[DIRECTIONS FOR THIS TASK]: From the listing that follows, output everything exactly except the pictures.

[PROVIDED INFORMATION]:
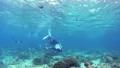 シュノーケリング 水中 サンゴの動画 54347120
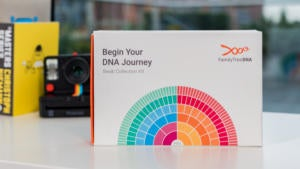family tree dna kit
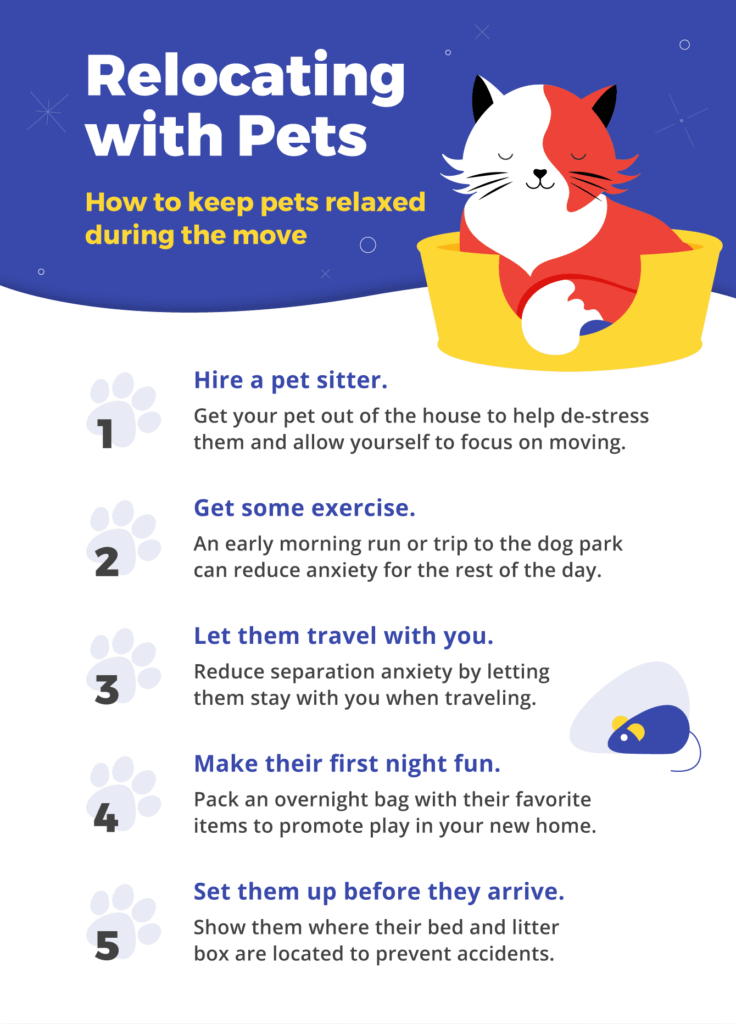 Steps you can take to keep your pets calm and safe during the move.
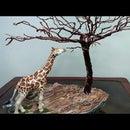 How to Make a Giraffe Diorama| Wire Tree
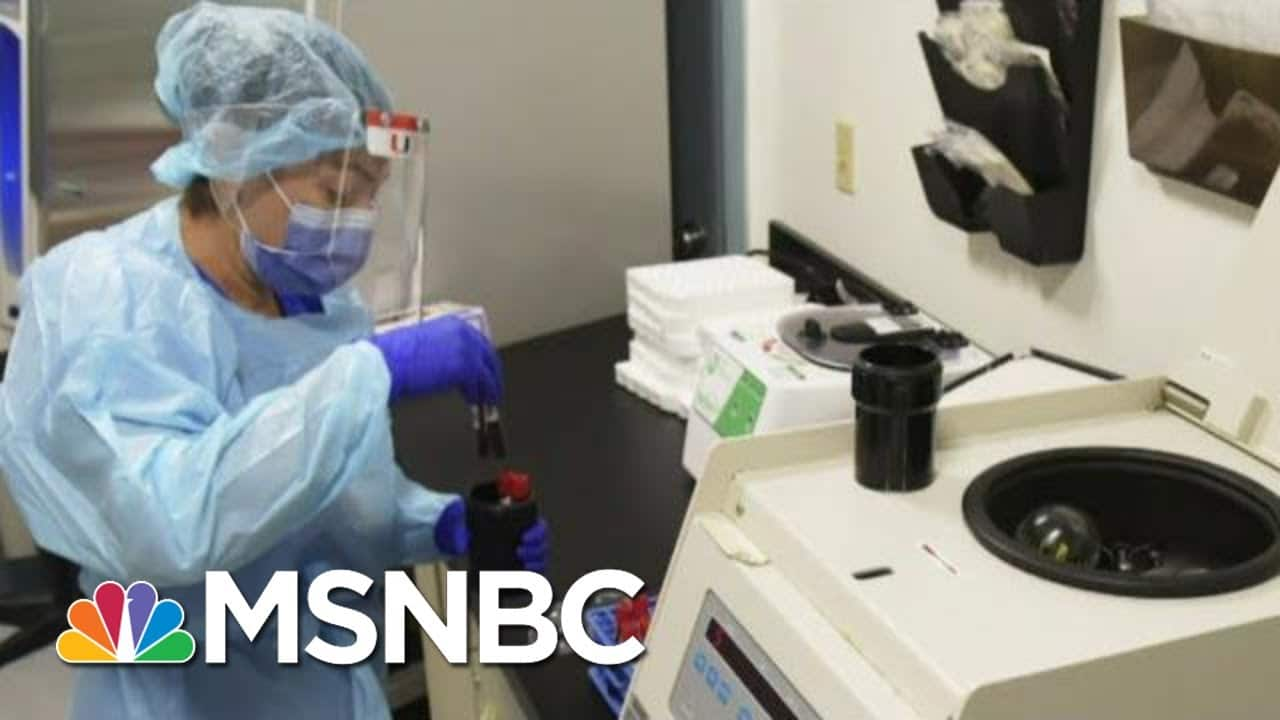 Vaccines Aren't A Light Switch But Developing Process, Says Doctor   Morning Joe   MSNBC 1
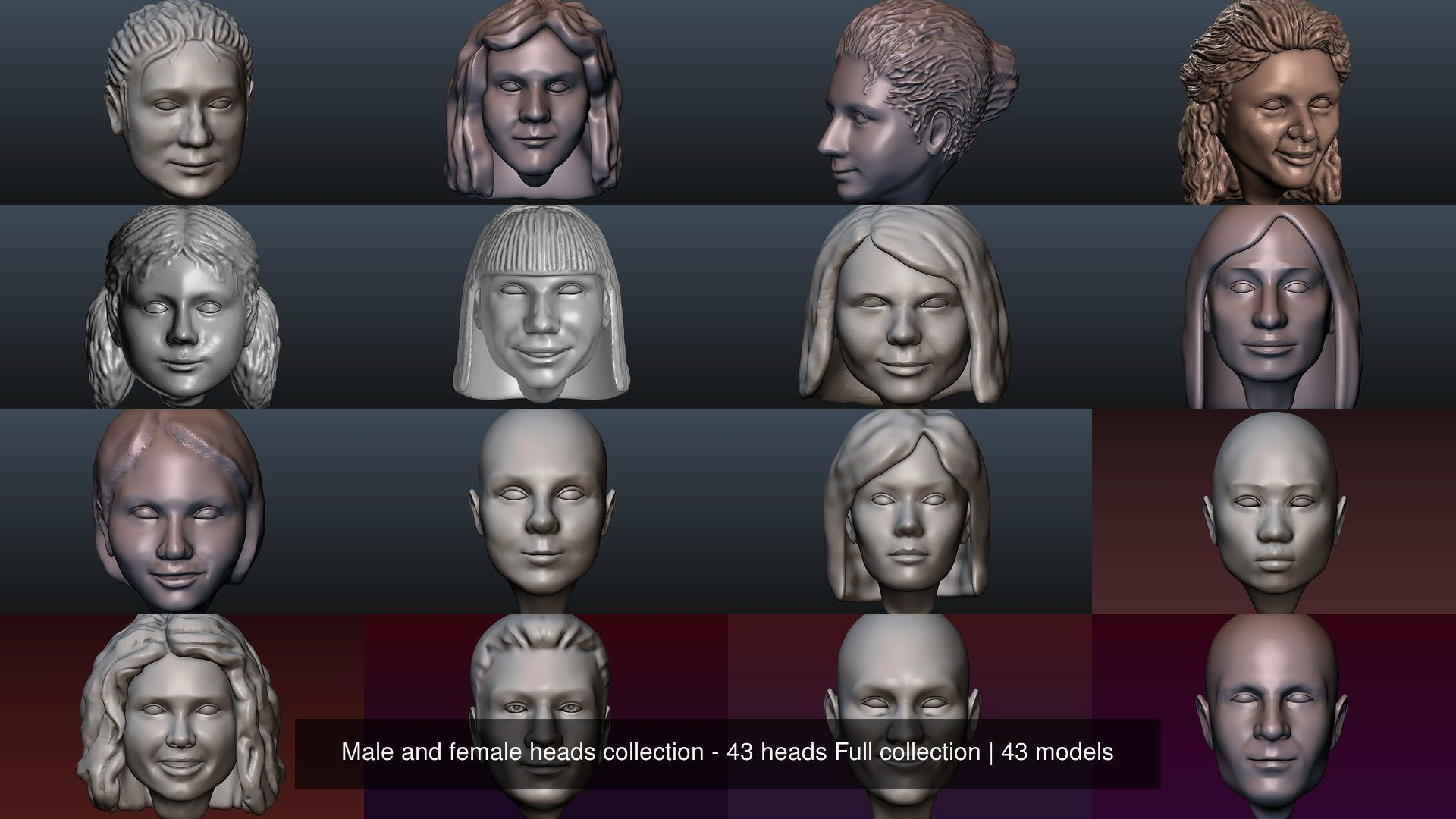 Male and female heads collection - 43 heads Full collection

[EXPECTED ANSWER]:
 シュノーケリング 水中 サンゴの動画 54347120
family tree dna kit
 Steps you can take to keep your pets calm and safe during the move.
 How to Make a Giraffe Diorama| Wire Tree
 Vaccines Aren't A Light Switch But Developing Process, Says Doctor   Morning Joe   MSNBC 1
 Male and female heads collection - 43 heads Full collection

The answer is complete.